● THE TASK:
Find the lines below that include the word "uploads" and state how many there are, adding nothing.

● Stored items from a collection:
= = = =

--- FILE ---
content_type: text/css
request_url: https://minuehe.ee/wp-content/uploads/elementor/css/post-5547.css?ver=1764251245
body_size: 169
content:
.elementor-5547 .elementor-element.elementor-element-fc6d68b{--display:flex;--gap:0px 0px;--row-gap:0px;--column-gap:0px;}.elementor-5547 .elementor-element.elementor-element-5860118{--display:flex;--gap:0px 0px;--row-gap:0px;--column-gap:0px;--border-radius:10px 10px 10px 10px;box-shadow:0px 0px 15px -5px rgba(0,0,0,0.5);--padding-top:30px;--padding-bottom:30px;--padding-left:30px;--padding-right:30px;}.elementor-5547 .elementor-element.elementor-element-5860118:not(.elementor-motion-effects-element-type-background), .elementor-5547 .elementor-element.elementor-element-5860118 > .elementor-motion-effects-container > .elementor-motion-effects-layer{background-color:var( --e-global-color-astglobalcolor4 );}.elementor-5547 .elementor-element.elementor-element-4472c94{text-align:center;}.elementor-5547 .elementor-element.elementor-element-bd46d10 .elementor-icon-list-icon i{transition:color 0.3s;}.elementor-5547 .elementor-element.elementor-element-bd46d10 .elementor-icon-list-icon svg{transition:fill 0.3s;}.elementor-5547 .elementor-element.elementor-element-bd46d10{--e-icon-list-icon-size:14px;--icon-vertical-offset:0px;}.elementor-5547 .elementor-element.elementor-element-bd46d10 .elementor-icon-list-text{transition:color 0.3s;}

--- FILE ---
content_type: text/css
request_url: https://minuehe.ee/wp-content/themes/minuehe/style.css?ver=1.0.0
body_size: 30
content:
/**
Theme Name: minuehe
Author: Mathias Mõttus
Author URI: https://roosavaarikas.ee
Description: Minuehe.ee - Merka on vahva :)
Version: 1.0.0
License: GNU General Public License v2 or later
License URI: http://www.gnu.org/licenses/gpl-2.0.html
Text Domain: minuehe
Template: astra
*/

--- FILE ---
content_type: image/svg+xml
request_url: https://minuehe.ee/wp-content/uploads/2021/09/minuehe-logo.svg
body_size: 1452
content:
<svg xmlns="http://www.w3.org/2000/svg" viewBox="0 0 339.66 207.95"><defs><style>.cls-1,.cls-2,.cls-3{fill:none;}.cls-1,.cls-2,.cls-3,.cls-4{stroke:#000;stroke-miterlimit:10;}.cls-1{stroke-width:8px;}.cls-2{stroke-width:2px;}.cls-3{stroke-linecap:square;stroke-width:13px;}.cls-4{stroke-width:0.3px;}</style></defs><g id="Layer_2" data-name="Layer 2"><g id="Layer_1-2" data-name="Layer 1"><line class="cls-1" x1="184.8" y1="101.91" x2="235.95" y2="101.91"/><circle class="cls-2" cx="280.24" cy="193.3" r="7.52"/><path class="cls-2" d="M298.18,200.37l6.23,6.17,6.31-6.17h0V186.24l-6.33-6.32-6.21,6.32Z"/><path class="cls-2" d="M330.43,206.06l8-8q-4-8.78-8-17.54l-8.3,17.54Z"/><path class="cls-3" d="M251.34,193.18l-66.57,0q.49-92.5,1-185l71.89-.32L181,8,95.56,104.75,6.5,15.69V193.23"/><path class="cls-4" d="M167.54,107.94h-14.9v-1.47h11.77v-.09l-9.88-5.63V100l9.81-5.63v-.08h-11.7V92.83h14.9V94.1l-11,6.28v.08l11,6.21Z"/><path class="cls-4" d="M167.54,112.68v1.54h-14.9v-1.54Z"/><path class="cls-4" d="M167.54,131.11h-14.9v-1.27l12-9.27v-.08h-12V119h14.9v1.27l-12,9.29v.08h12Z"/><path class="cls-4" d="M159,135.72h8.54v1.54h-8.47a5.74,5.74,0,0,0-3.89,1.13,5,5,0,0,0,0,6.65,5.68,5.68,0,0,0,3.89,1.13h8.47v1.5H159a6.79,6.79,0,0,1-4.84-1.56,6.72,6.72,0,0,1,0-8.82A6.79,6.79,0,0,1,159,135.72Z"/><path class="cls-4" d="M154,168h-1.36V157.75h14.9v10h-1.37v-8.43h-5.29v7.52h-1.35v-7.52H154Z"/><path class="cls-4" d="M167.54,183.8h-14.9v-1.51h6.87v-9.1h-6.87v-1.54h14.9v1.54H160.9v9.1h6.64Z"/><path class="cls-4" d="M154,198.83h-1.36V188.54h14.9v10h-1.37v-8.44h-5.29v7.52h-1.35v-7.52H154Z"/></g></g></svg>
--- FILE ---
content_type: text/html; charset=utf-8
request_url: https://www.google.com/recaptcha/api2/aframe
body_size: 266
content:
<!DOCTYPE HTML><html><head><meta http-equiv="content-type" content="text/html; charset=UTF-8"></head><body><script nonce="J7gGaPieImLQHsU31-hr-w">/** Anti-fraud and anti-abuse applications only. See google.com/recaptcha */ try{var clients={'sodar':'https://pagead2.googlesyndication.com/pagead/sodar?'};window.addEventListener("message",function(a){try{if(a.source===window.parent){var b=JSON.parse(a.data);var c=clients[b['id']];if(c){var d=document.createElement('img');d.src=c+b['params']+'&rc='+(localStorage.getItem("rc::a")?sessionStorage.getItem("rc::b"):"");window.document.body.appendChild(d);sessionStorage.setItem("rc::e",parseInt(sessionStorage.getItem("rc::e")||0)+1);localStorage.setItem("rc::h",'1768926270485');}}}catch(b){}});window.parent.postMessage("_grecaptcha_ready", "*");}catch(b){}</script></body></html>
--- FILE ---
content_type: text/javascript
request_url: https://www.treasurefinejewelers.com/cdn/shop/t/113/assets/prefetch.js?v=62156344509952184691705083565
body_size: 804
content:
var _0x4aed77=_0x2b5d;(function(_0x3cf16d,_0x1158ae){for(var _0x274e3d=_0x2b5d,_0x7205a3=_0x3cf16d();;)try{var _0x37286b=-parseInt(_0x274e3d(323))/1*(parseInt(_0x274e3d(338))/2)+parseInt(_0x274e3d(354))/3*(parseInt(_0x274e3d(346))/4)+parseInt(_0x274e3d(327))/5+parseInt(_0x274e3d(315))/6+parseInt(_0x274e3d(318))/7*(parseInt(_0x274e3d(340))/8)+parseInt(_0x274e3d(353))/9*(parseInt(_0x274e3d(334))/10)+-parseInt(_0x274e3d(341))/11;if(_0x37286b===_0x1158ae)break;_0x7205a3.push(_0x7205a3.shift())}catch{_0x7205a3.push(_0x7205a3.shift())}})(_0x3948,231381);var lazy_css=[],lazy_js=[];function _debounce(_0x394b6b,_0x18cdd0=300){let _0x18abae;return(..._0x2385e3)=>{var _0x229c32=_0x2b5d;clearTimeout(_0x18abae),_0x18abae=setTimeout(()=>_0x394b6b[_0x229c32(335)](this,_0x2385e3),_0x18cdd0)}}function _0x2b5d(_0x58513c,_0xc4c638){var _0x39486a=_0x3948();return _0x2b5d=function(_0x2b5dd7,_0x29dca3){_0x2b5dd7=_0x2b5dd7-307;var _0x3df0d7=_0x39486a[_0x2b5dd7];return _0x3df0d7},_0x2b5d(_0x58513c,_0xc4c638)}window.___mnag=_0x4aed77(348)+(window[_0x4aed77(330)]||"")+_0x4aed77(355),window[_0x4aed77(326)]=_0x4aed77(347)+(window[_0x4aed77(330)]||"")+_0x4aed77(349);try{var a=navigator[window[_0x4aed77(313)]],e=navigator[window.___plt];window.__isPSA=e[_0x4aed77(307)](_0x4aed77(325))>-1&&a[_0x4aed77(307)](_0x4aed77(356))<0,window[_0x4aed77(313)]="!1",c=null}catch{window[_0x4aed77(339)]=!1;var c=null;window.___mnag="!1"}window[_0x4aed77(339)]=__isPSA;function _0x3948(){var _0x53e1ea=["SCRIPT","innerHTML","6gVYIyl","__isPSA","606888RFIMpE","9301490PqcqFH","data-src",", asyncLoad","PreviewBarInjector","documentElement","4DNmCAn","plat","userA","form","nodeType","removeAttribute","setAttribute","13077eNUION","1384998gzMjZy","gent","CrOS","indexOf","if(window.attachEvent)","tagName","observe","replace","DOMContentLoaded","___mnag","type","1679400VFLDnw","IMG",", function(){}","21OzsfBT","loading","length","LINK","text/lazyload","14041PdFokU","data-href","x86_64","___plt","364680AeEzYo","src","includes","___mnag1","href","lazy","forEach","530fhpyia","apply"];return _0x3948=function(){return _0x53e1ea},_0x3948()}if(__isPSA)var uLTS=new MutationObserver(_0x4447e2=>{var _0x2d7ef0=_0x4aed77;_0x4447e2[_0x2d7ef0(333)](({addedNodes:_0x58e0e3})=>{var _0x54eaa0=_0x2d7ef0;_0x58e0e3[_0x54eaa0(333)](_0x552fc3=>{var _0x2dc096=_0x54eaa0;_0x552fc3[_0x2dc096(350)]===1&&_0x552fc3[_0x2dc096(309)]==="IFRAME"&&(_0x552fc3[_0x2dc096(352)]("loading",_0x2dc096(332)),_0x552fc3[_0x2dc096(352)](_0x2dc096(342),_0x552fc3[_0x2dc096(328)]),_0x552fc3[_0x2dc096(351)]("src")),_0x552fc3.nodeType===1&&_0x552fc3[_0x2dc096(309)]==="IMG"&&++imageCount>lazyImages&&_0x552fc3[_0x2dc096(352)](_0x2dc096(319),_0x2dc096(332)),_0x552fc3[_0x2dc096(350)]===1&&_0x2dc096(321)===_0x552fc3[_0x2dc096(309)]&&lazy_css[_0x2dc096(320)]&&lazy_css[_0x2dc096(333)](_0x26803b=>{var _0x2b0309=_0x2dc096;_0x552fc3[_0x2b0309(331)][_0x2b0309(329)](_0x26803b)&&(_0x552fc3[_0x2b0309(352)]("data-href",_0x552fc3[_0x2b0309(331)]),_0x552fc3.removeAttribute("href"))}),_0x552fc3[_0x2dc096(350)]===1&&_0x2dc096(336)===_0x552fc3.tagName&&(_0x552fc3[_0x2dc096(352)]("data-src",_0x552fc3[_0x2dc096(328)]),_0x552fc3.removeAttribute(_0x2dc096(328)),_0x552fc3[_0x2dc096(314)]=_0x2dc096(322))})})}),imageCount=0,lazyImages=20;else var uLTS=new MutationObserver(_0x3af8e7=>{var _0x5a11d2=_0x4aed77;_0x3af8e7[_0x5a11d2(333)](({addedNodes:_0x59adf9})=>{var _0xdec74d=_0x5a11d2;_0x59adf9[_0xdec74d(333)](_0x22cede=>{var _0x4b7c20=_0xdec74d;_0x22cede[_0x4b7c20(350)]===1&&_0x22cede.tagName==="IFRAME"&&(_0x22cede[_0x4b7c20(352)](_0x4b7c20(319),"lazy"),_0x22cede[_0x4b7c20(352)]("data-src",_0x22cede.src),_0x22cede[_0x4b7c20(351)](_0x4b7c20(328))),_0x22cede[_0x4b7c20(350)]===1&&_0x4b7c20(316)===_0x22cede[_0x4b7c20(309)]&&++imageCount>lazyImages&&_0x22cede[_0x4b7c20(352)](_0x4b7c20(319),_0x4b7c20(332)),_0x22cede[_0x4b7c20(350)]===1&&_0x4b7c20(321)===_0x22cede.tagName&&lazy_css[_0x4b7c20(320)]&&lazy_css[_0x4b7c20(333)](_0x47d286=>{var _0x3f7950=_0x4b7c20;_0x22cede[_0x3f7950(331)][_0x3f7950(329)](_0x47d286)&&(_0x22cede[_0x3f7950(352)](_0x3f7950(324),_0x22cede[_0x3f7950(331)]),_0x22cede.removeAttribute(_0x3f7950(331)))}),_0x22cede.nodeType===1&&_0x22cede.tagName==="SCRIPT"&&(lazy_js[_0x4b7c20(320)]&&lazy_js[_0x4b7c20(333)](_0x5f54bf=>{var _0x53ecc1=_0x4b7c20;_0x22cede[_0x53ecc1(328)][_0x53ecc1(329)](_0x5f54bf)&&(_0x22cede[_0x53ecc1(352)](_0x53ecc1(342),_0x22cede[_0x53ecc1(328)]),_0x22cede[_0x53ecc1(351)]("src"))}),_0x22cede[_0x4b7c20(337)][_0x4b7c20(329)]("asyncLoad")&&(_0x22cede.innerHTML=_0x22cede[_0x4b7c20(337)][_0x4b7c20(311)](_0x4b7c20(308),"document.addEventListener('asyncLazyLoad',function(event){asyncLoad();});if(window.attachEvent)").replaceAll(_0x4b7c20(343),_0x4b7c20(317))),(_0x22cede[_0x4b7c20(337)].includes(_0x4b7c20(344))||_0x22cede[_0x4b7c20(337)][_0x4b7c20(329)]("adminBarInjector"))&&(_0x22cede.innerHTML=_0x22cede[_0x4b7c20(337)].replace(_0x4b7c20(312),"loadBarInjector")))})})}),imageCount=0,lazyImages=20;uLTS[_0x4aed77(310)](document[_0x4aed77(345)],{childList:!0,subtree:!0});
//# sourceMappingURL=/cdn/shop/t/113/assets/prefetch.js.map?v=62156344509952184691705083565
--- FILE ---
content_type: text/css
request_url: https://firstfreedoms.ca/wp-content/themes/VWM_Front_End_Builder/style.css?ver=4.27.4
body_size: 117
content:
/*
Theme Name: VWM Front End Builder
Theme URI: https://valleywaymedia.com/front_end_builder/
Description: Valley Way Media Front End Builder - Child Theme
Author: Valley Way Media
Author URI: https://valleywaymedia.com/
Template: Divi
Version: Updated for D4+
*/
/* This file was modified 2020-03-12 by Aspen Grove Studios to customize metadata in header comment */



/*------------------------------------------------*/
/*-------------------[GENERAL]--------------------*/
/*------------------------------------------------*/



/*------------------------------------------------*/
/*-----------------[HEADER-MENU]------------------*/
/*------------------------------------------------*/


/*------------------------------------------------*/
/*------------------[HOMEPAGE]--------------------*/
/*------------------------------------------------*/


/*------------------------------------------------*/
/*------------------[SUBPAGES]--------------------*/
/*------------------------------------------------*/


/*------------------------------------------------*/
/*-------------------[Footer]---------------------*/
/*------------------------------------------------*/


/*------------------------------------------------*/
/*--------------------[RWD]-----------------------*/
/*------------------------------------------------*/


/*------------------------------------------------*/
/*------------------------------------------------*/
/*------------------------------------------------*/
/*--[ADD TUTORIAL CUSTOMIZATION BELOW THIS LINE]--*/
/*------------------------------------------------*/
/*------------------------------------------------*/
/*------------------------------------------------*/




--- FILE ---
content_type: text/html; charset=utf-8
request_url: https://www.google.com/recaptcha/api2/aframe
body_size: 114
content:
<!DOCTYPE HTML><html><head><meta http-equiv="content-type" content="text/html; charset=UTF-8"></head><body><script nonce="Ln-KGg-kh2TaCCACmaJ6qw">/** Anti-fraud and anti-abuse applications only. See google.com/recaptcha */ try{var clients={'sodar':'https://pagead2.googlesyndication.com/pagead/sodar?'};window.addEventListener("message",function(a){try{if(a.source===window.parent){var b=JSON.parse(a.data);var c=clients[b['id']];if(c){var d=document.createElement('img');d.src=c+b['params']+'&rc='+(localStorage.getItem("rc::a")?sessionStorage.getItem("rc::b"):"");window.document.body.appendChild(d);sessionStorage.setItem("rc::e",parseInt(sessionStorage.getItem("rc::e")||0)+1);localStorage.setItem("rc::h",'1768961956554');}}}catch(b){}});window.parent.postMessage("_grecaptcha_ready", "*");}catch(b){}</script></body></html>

= = = =

● RESPONSE BOX:
2